Merci, monsieur le rapporteur, pour votre rapport très complet. Les deux textes que nous examinons aujourd'hui doivent permettre de revisiter des conventions devenues obsolètes. Les conventions d'extradition sont essentielles mais elles doivent être examinées attentivement car elles sont lourdes de conséquences. Nous devons être vigilants quant au respect des droits fondamentaux dans les processus d'extradition. À ce titre, les articles 5 des deux conventions d'extradition disposent que l'extradition est refusée si l'infraction commise est punie par la peine capitale, sauf si la partie requérante donne des assurances jugées suffisantes par la partie requise que cette peine ne sera pas requise et que, si elle est prononcée, elle ne sera pas exécutée.
Si la peine de mort a été abolie au Burkina Faso, elle reste en vigueur au Niger même si aucune exécution n'a eu lieu depuis 1976. Cependant, en mars 2019, la cour d'assises de Zinder a condamné un homme à la peine de mort pour assassinat. Monsieur le rapporteur, quelle suite a-t-il été donné à cette sentence ?
Enfin, ces quatre conventions doivent permettre de lutter plus efficacement contre les réseaux internationaux de criminalité et le terrorisme. Si ces conventions doivent avoir ce rôle, la lutte contre le terrorisme dépend surtout de nos actions de développement, qui doivent être concrètes dans cette région du monde. Je suis revenue avant-hier d'un déplacement au Burkina Faso où la situation est très inquiétante. Plus d'un million de personnes ont été déplacées, des centaines d'écoles sont fermées, l'économie informelle est en pleine expansion, les zones de non-droit se propagent inexorablement. Tous nos interlocuteurs nous ont alertés. Seules certaines ONG continuent à intervenir physiquement dans des zones très rouges où seules les entreprises locales peuvent se maintenir. Je salue, à cet égard, le travail d'un Franco-Burkinabè, Patrice Chevalier, qui, depuis trente-cinq ans, alimente les villages en eau et en électricité, au Burkina, au Mali, au Niger, jusque dans les zones les plus difficiles.
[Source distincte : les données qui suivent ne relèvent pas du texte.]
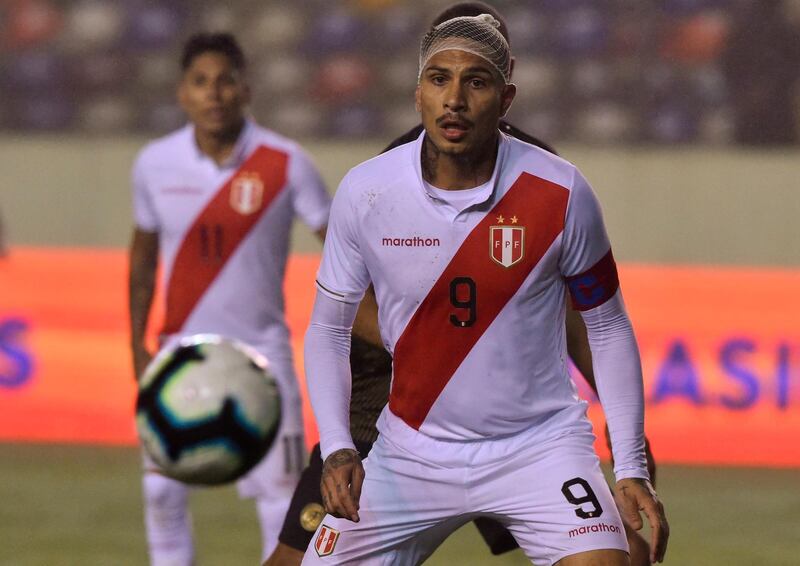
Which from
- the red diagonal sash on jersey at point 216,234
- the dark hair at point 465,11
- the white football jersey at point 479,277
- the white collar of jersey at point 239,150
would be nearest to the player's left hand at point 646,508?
the white football jersey at point 479,277

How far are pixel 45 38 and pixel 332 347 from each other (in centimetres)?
992

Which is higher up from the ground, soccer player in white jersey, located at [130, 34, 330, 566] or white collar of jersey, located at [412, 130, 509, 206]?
white collar of jersey, located at [412, 130, 509, 206]

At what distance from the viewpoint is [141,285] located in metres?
6.21

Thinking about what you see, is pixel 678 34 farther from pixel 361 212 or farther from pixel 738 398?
pixel 361 212

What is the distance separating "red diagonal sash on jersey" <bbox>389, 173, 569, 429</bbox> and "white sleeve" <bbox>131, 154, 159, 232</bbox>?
2590mm

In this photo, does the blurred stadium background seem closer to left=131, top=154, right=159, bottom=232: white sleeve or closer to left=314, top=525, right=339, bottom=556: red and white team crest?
left=131, top=154, right=159, bottom=232: white sleeve

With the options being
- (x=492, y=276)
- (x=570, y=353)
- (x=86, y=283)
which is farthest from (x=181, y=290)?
(x=86, y=283)

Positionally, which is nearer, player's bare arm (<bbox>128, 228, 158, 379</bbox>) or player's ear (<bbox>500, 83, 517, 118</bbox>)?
player's ear (<bbox>500, 83, 517, 118</bbox>)

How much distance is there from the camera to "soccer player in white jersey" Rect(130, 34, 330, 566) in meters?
5.98

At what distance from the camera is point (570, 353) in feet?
14.9

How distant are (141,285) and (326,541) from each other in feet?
8.27

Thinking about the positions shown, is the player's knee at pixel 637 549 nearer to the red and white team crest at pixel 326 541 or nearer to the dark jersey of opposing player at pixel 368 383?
the dark jersey of opposing player at pixel 368 383

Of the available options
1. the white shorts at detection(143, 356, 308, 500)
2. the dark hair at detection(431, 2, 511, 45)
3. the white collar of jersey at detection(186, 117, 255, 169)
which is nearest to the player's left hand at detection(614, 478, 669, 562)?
the dark hair at detection(431, 2, 511, 45)

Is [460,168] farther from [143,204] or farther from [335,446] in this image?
[143,204]
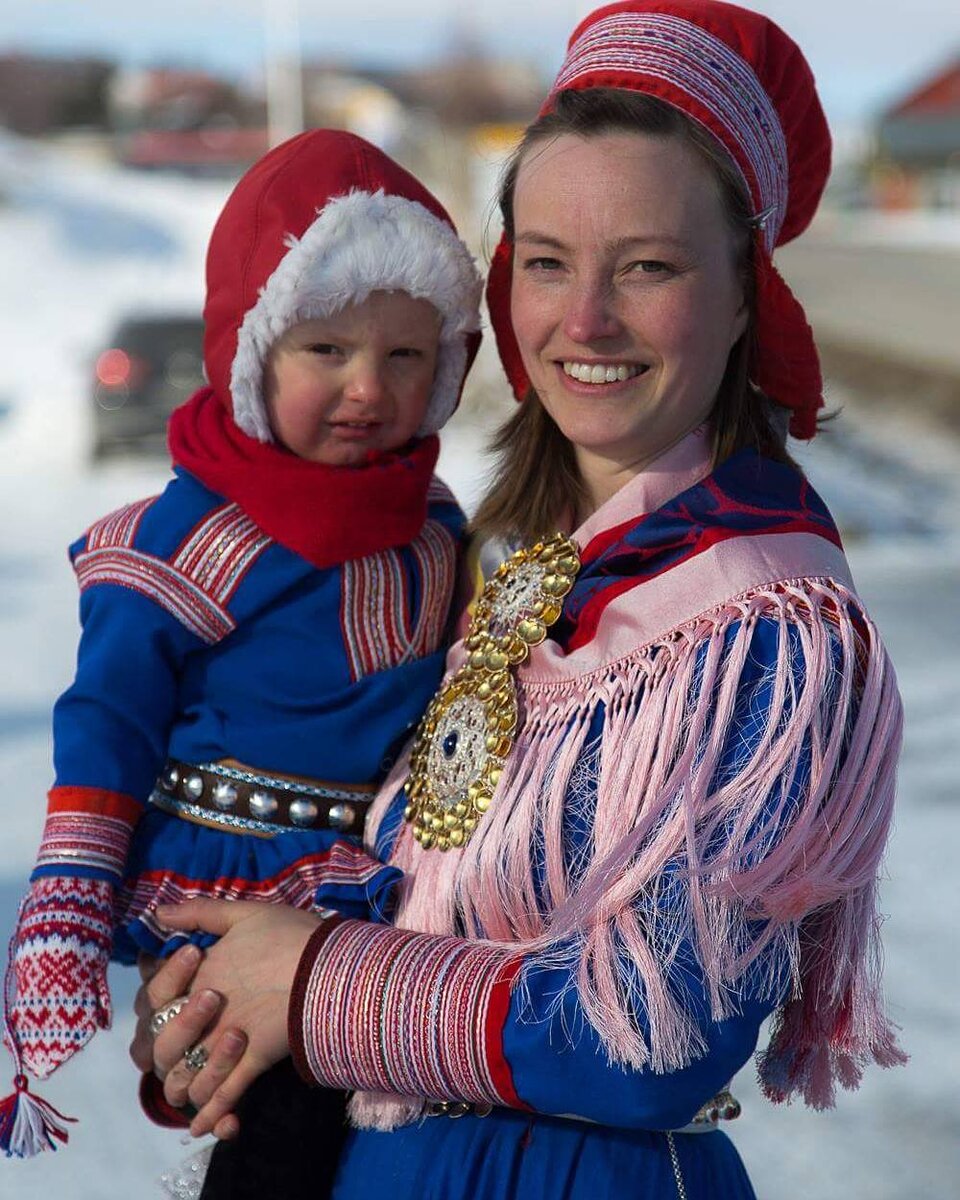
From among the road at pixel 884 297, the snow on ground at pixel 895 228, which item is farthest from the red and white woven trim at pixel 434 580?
the snow on ground at pixel 895 228

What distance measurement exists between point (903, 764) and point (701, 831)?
3.96 metres

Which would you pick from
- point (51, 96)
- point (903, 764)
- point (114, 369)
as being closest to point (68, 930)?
point (903, 764)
Nous devons intensifier et accélérer nos efforts pour mettre au point, le plus vite possible, des outils d'intervention opérationnels pour les populations, sinon nous resterons impuissants face à des forces qui défendent un modèle contraire à nos aspirations et à celles des populations mais qui apportent opportunément des réponses à leurs besoins essentiels et vitaux. Ce sont, hélas, des forces criminelles, qui prolifèrent dans les zones de non-droit. Les problèmes structurels doivent être résolus sur le long terme et nous devons soutenir tous les efforts en faveur de la démocratie. Précipiter l'investiture de dirigeants élus au mépris de la Constitution de leur pays ou qui risquent de l'être à travers des processus électoraux entachés d'irrégularité, comme l'a fait notre ministre des affaires étrangères en Côte d'Ivoire ou au Niger est, à mon sens, une grave erreur dont nous déplorerons très bientôt les conséquences. Apporter une légitimité aux manquements avérés à l'État de droit par un soutien affiché crée un immense ressentiment. En contribuant à l'affaiblissement de la démocratie, conjugué au recul de la sécurité et l'absence de services publics efficients sur le territoire, nous accélérons la survenue de ce que nous passons notre temps à dénoncer et redouter : une immigration massive, la montée des actes terroristes ou criminels, l'aggravation des ressentiments, l'explosion de la cohésion sociale. Les conventions d'extradition, si elles sont nécessaires dès lors qu'elles respectent les droits fondamentaux, n'y pourront pas grand-chose.